### WHAT NEEDS TO BE DONE
Copy out every record precisely.
========
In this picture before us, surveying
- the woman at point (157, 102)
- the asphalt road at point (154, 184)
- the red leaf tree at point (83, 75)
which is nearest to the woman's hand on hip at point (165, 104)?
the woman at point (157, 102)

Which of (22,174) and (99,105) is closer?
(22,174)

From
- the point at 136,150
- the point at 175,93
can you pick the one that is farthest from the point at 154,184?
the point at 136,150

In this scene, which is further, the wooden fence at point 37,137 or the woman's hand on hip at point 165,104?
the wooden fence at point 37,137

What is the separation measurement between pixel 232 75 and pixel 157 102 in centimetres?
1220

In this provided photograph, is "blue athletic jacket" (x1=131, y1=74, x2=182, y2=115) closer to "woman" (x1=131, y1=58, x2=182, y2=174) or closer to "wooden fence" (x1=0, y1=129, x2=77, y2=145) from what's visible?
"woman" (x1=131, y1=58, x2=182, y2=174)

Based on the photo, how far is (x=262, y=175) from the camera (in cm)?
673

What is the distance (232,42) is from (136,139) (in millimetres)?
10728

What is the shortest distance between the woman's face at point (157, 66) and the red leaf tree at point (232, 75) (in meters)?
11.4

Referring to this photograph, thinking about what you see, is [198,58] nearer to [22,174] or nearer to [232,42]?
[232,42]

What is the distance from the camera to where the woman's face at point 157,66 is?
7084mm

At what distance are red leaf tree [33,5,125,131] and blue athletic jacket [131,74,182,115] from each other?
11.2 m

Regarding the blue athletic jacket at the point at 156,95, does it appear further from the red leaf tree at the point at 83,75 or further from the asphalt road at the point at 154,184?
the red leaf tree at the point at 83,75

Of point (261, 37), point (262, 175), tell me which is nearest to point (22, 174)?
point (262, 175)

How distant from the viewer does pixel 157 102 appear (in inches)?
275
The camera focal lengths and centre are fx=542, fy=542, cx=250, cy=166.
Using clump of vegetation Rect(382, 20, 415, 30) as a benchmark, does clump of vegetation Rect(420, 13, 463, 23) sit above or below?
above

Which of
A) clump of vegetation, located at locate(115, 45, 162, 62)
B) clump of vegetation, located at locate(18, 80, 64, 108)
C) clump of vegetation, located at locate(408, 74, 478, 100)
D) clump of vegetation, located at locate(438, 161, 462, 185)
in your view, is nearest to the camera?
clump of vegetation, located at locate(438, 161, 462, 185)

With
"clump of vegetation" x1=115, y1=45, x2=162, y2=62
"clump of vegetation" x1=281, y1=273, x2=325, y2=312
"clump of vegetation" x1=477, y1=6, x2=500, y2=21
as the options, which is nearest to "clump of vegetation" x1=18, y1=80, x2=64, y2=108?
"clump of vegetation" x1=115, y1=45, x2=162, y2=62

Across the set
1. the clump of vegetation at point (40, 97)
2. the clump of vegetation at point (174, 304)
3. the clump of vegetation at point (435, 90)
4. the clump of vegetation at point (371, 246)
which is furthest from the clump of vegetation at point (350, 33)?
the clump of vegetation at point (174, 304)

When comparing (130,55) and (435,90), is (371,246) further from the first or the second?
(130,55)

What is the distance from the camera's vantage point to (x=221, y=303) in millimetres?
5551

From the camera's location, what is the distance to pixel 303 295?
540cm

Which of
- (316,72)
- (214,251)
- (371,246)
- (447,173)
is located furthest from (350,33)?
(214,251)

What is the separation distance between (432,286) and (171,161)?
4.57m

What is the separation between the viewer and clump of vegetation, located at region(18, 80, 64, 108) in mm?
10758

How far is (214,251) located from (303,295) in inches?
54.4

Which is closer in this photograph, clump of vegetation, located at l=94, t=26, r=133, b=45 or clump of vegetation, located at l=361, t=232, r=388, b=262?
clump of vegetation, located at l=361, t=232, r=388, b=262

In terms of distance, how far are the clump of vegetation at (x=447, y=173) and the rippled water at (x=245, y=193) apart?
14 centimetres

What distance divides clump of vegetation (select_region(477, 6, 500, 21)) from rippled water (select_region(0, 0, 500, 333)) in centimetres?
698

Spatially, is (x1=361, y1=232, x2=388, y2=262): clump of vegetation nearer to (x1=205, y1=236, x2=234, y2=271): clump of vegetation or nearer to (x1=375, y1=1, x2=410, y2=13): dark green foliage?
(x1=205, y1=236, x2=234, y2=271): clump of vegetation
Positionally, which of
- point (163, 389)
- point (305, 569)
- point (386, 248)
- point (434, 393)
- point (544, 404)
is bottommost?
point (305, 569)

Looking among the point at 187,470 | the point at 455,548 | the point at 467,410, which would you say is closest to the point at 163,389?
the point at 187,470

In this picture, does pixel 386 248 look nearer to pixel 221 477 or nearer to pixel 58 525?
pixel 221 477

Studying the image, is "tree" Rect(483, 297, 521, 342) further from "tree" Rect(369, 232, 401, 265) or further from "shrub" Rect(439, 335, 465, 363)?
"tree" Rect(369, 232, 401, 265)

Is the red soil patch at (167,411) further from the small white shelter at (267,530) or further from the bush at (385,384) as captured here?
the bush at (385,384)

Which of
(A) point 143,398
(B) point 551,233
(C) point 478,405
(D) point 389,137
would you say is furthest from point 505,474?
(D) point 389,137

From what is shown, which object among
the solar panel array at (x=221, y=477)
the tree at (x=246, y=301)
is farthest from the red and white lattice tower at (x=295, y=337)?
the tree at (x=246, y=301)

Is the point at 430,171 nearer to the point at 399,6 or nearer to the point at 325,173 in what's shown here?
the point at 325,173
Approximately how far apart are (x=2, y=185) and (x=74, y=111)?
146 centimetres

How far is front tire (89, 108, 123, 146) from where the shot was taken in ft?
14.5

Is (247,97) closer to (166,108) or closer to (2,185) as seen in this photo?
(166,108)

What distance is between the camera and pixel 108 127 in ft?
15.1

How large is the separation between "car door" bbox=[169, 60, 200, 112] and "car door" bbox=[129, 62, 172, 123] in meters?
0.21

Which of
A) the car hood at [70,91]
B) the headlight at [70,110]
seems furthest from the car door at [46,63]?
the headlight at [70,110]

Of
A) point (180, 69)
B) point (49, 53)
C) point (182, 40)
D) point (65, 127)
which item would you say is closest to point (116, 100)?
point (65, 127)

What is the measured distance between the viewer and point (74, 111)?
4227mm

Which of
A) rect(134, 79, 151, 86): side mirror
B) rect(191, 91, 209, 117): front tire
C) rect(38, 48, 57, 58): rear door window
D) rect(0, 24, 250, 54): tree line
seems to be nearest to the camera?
========
### SOLUTION
In this picture before us, surveying
- the woman at point (157, 102)
- the asphalt road at point (154, 184)
- the red leaf tree at point (83, 75)
which is nearest to the woman's hand on hip at point (165, 104)?
the woman at point (157, 102)

Which of (22,174) and (99,105) is closer?
(22,174)

From
- the point at 136,150
- the point at 175,93
can you pick the one that is farthest from the point at 154,184?
the point at 136,150

In this scene, which is further, the wooden fence at point 37,137 or the woman's hand on hip at point 165,104?
the wooden fence at point 37,137

What is the separation measurement between pixel 232 75 and pixel 157 102 in centimetres?
1220

In this provided photograph, is "blue athletic jacket" (x1=131, y1=74, x2=182, y2=115) closer to "woman" (x1=131, y1=58, x2=182, y2=174) or closer to "wooden fence" (x1=0, y1=129, x2=77, y2=145) from what's visible?
"woman" (x1=131, y1=58, x2=182, y2=174)

Based on the photo, how far is (x=262, y=175) from the camera (in cm)?
673

What is the distance (232,42) is from (136,139) (in millimetres)?
10728

What is the shortest distance between the woman's face at point (157, 66) and the red leaf tree at point (232, 75) (in meters)?
11.4

Referring to this photograph, thinking about what you see, is [198,58] nearer to [22,174] or nearer to [232,42]?
[232,42]

What is the distance from the camera to where the woman's face at point 157,66 is?
7084mm

At what distance are red leaf tree [33,5,125,131] and blue athletic jacket [131,74,182,115] from each other?
11.2 m

Regarding the blue athletic jacket at the point at 156,95, does it appear further from the red leaf tree at the point at 83,75 or further from the asphalt road at the point at 154,184?
the red leaf tree at the point at 83,75

Of point (261, 37), point (262, 175), tell me which is nearest to point (22, 174)?
point (262, 175)

How distant from the viewer does pixel 157 102 appear (in inches)?
275
The camera focal lengths and centre are fx=542, fy=542, cx=250, cy=166.
Using clump of vegetation Rect(382, 20, 415, 30) as a benchmark, does clump of vegetation Rect(420, 13, 463, 23) sit above or below?
above

Which of
A) clump of vegetation, located at locate(115, 45, 162, 62)
B) clump of vegetation, located at locate(18, 80, 64, 108)
C) clump of vegetation, located at locate(408, 74, 478, 100)
D) clump of vegetation, located at locate(438, 161, 462, 185)
in your view, is nearest to the camera?
clump of vegetation, located at locate(438, 161, 462, 185)

With
"clump of vegetation" x1=115, y1=45, x2=162, y2=62
"clump of vegetation" x1=281, y1=273, x2=325, y2=312
"clump of vegetation" x1=477, y1=6, x2=500, y2=21
as the options, which is nearest to "clump of vegetation" x1=18, y1=80, x2=64, y2=108?
"clump of vegetation" x1=115, y1=45, x2=162, y2=62

Across the set
1. the clump of vegetation at point (40, 97)
2. the clump of vegetation at point (174, 304)
3. the clump of vegetation at point (435, 90)
4. the clump of vegetation at point (371, 246)
which is furthest from the clump of vegetation at point (350, 33)?
the clump of vegetation at point (174, 304)

When comparing (130,55) and (435,90), is (371,246) further from the first or the second?
(130,55)

What is the distance from the camera's vantage point to (x=221, y=303) in millimetres?
5551

From the camera's location, what is the distance to pixel 303 295?
540cm

Which of
- (316,72)
- (214,251)
- (371,246)
- (447,173)
is located furthest from (350,33)?
(214,251)

What is the separation distance between (432,286) and (171,161)?
4.57m

What is the separation between the viewer and clump of vegetation, located at region(18, 80, 64, 108) in mm?
10758

How far is (214,251) located from (303,295) in inches?
54.4

Which is closer in this photograph, clump of vegetation, located at l=94, t=26, r=133, b=45 or clump of vegetation, located at l=361, t=232, r=388, b=262?
clump of vegetation, located at l=361, t=232, r=388, b=262

In terms of distance, how far are the clump of vegetation at (x=447, y=173) and the rippled water at (x=245, y=193) apart?
14 centimetres

What distance divides clump of vegetation (select_region(477, 6, 500, 21)) from rippled water (select_region(0, 0, 500, 333)) in centimetres?
698

Spatially, is (x1=361, y1=232, x2=388, y2=262): clump of vegetation nearer to (x1=205, y1=236, x2=234, y2=271): clump of vegetation or nearer to (x1=375, y1=1, x2=410, y2=13): dark green foliage?
(x1=205, y1=236, x2=234, y2=271): clump of vegetation
Positionally, which of
- point (163, 389)
- point (305, 569)
- point (386, 248)
- point (434, 393)
- point (544, 404)
is bottommost?
point (305, 569)

Looking among the point at 187,470 | the point at 455,548 | the point at 467,410, which would you say is closest to the point at 163,389?
the point at 187,470

In this picture, does pixel 386 248 look nearer to pixel 221 477 or nearer to pixel 58 525?
pixel 221 477

Studying the image, is "tree" Rect(483, 297, 521, 342) further from "tree" Rect(369, 232, 401, 265) or further from "shrub" Rect(439, 335, 465, 363)?
"tree" Rect(369, 232, 401, 265)

Is the red soil patch at (167,411) further from the small white shelter at (267,530) or further from the bush at (385,384) as captured here?
the bush at (385,384)

Which of
(A) point 143,398
(B) point 551,233
(C) point 478,405
(D) point 389,137
would you say is furthest from point 505,474?
(D) point 389,137

From what is shown, which object among
the solar panel array at (x=221, y=477)
the tree at (x=246, y=301)
is farthest from the red and white lattice tower at (x=295, y=337)?
the tree at (x=246, y=301)

Is the point at 430,171 nearer to the point at 399,6 or nearer to the point at 325,173 in what's shown here?
the point at 325,173
Approximately how far apart are (x=2, y=185) and (x=74, y=111)?
146 centimetres

How far is front tire (89, 108, 123, 146) from where the shot was taken in ft?
14.5

Is (247,97) closer to (166,108) or closer to (2,185) as seen in this photo?
(166,108)

What distance is between the camera and pixel 108 127 in ft?
15.1

How large is the separation between "car door" bbox=[169, 60, 200, 112] and "car door" bbox=[129, 62, 172, 123] in meters?
0.21

Which of
A) the car hood at [70,91]
B) the headlight at [70,110]
seems furthest from the car door at [46,63]?
the headlight at [70,110]

Of
A) point (180, 69)
B) point (49, 53)
C) point (182, 40)
D) point (65, 127)
which item would you say is closest to point (116, 100)?
point (65, 127)

What is the measured distance between the viewer and point (74, 111)?
4227mm

Which of
A) rect(134, 79, 151, 86): side mirror
B) rect(191, 91, 209, 117): front tire
C) rect(38, 48, 57, 58): rear door window
D) rect(0, 24, 250, 54): tree line
seems to be nearest to the camera?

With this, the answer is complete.